### Exercise goal
Return, word for word, every line starting at the line with "family: Cervidae" and ending at the final line of the entries; skip the pictures.

•••

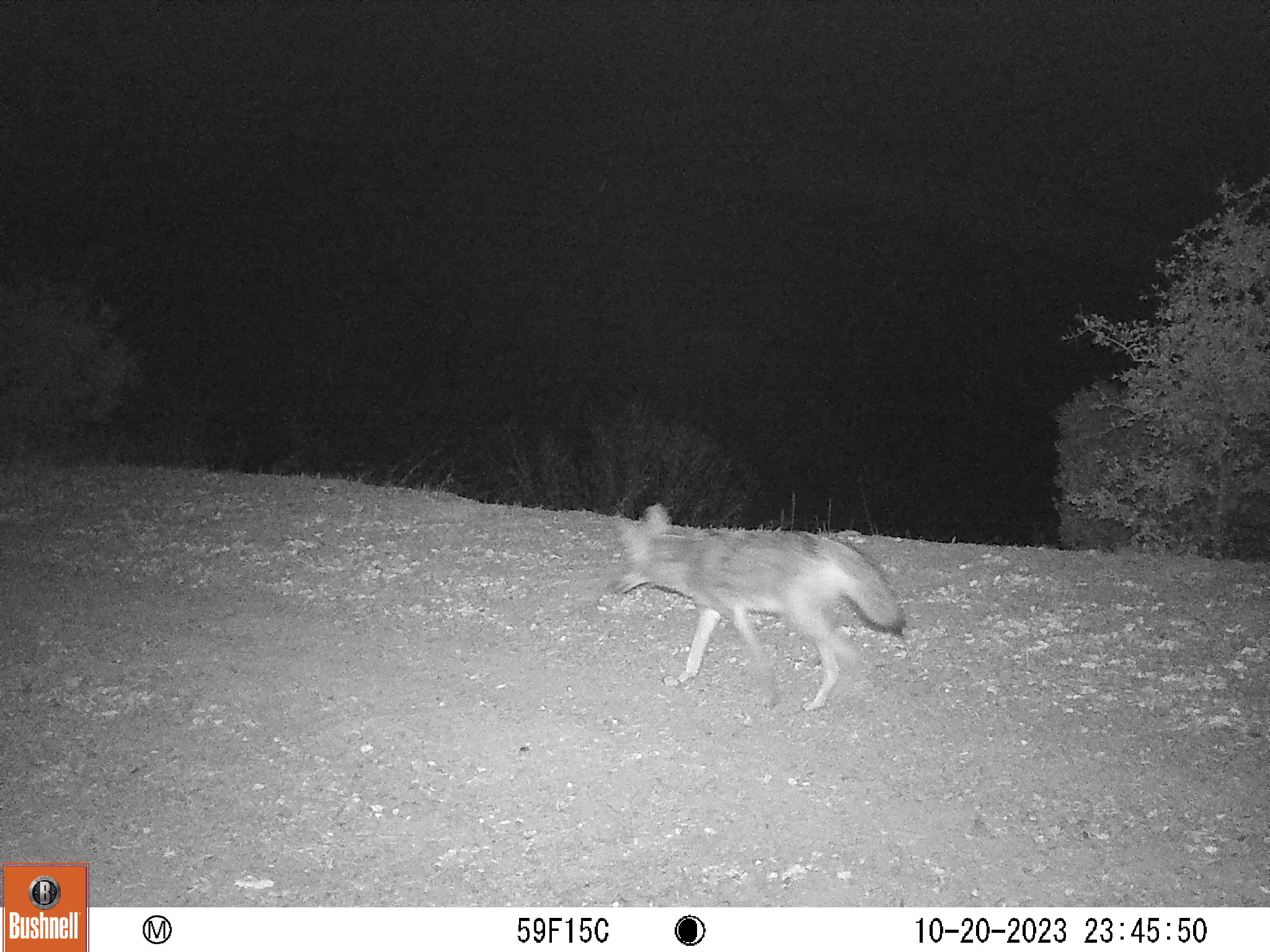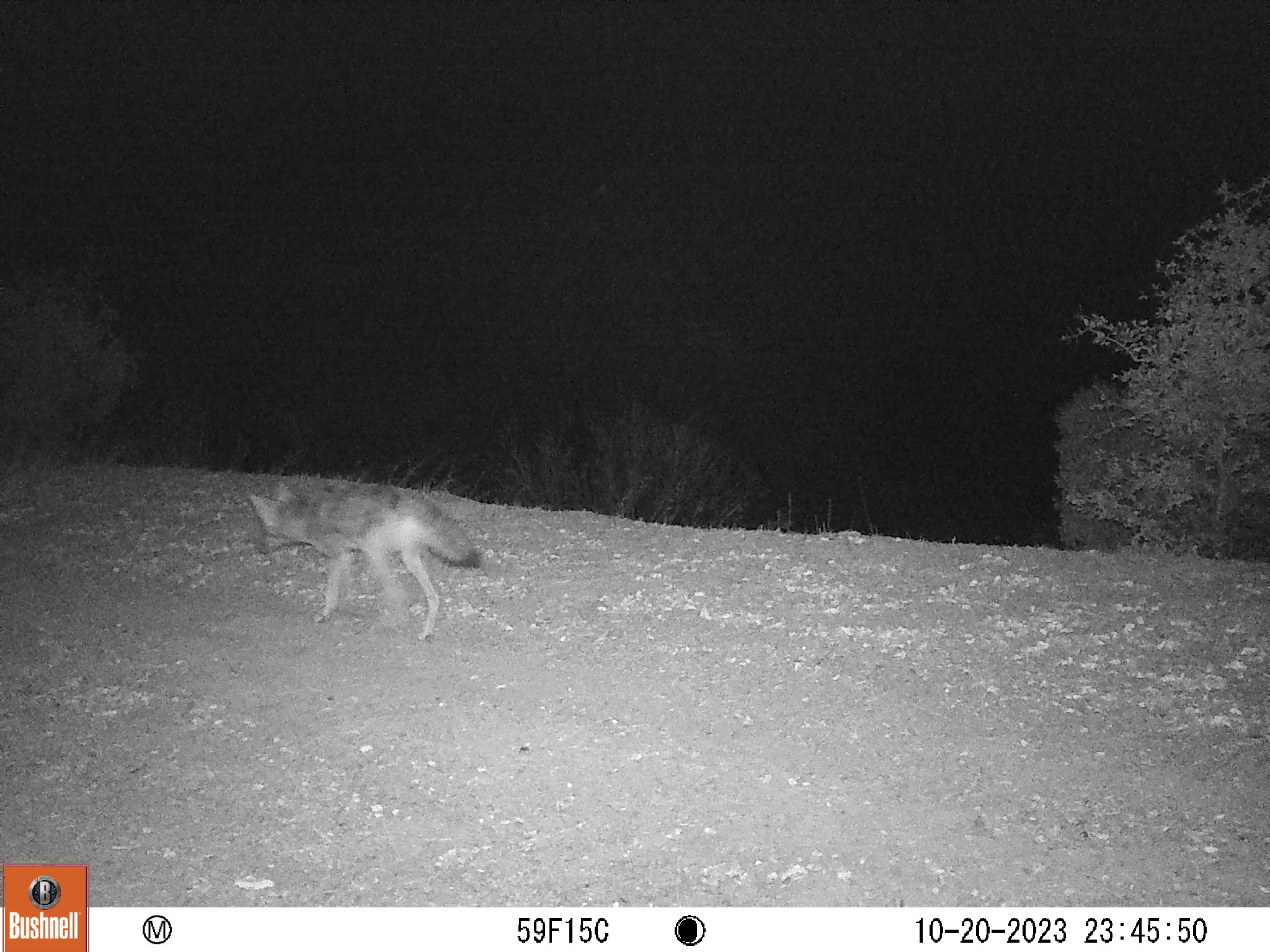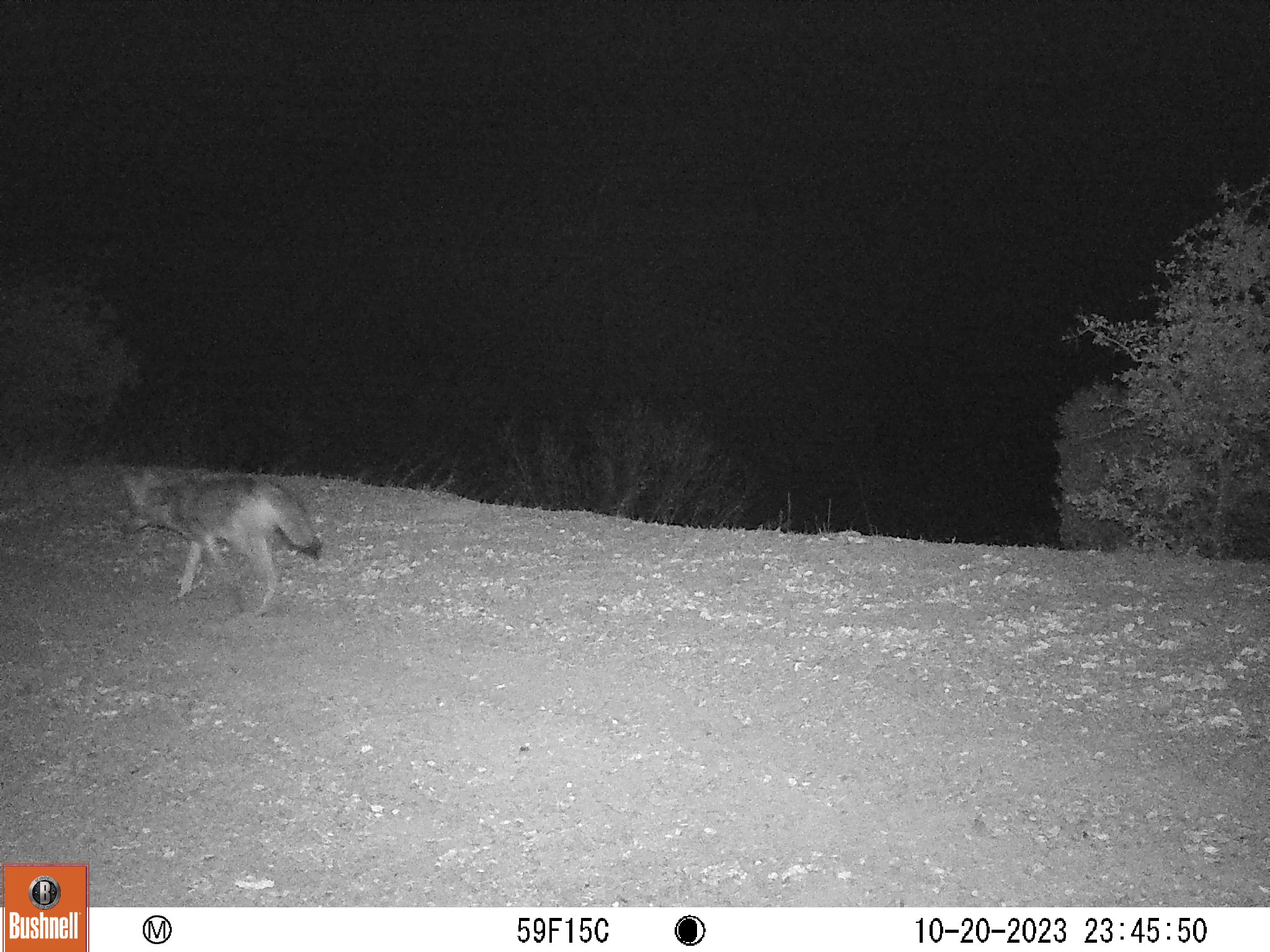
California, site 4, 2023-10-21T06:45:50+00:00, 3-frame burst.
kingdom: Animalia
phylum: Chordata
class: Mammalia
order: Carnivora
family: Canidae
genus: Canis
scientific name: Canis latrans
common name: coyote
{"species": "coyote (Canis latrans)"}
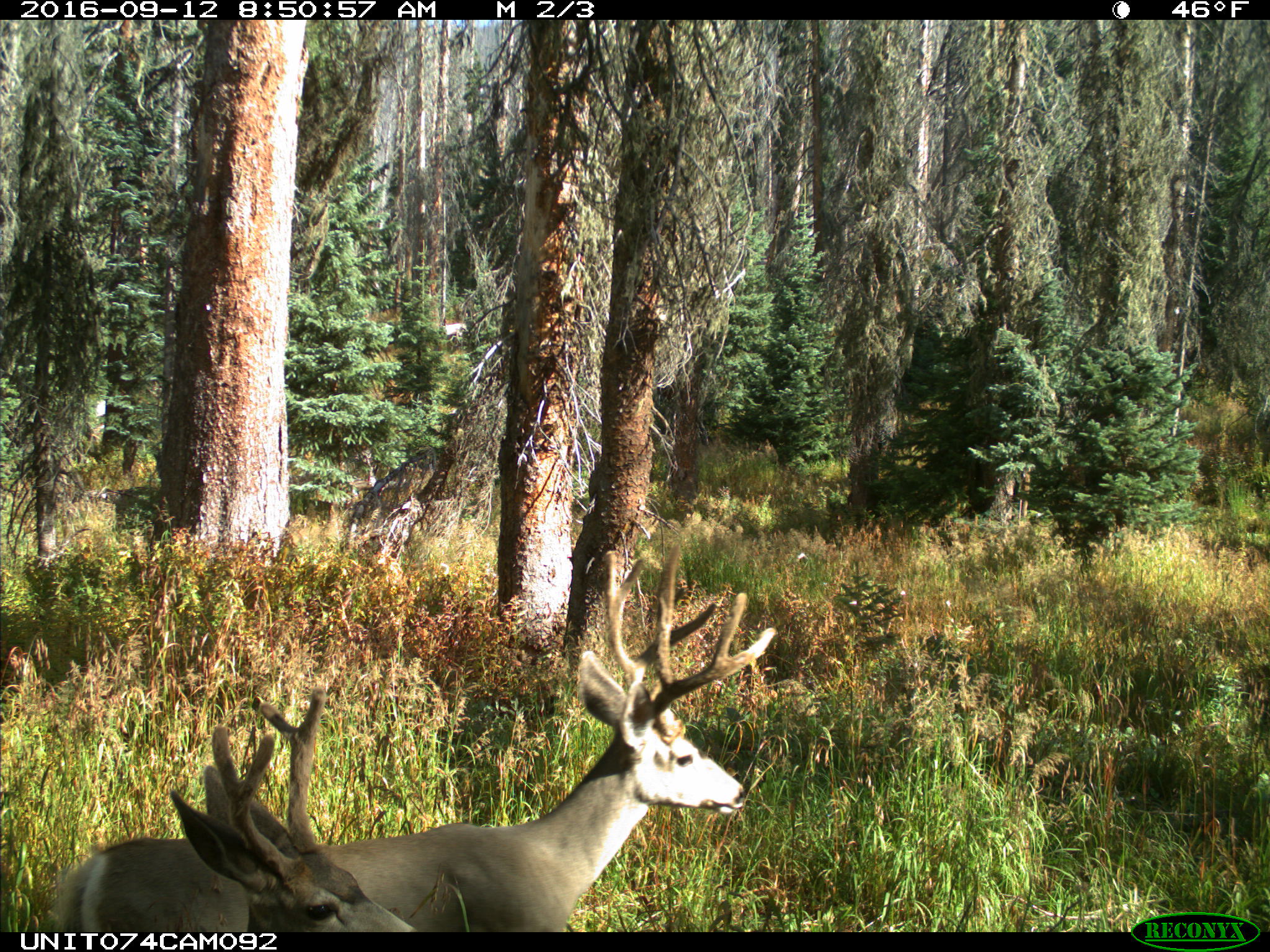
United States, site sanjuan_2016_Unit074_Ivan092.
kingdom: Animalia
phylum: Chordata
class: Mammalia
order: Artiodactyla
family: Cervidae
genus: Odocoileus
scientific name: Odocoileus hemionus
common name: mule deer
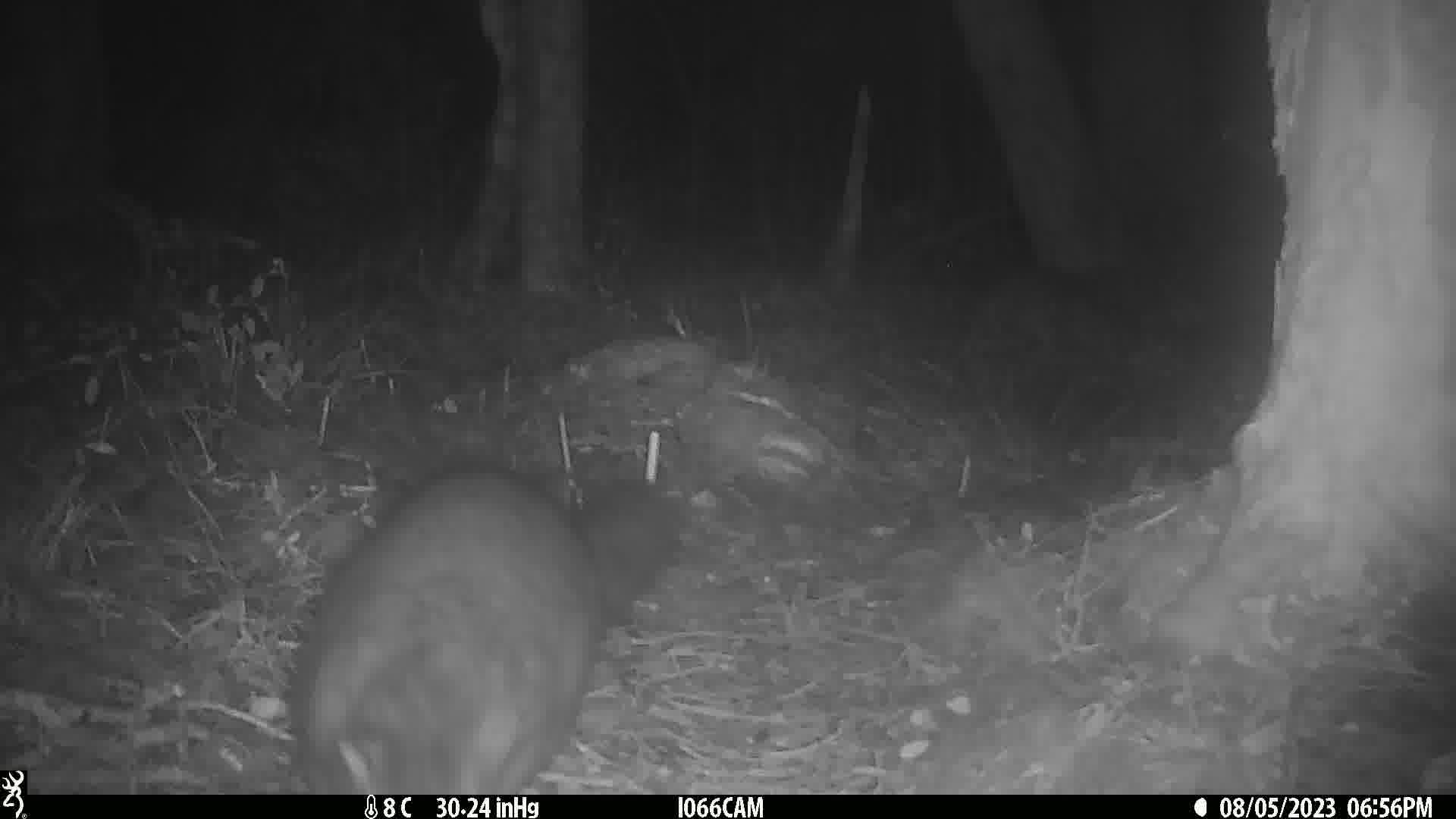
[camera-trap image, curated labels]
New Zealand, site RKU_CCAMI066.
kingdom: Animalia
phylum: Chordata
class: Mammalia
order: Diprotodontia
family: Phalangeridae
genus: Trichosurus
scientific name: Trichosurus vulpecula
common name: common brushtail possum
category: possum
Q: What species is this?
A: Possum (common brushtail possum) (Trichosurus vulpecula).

•••

### Answer box
family: Cervidae
genus: Odocoileus
scientific name: Odocoileus hemionus
common name: mule deer
[camera-trap image, curated labels]
New Zealand, site RKU_CCAMI066.
kingdom: Animalia
phylum: Chordata
class: Mammalia
order: Diprotodontia
family: Phalangeridae
genus: Trichosurus
scientific name: Trichosurus vulpecula
common name: common brushtail possum
category: possum
Q: What species is this?
A: Possum (common brushtail possum) (Trichosurus vulpecula).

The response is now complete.